■ **Exercise aim**:
Write out each line of the material exactly as given, and drop the images.

■ **Collected material**:
┌──

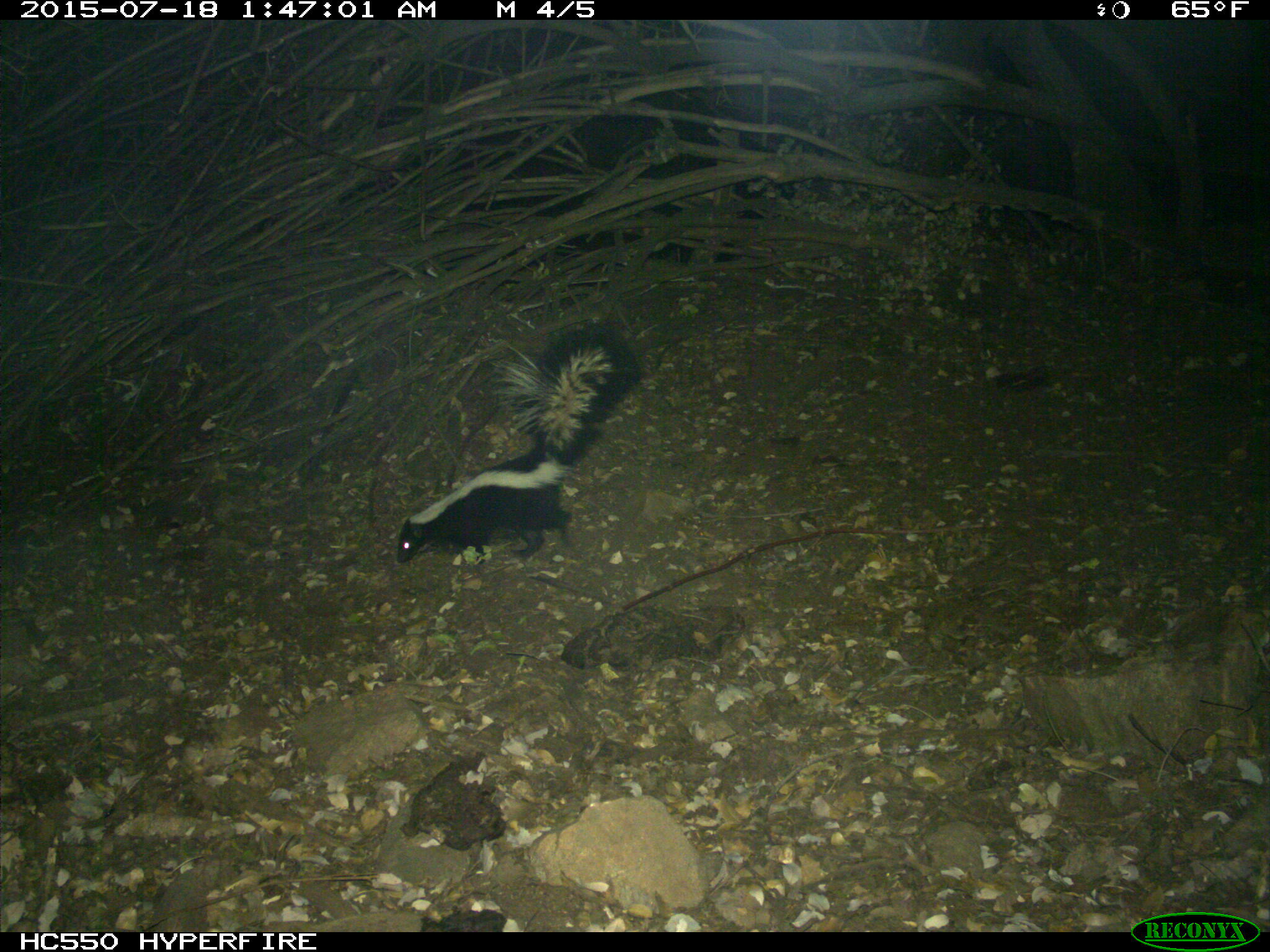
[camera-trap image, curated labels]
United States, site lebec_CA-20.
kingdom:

└──

■ **Response below**:
[camera-trap image, curated labels]
United States, site lebec_CA-20.
kingdom:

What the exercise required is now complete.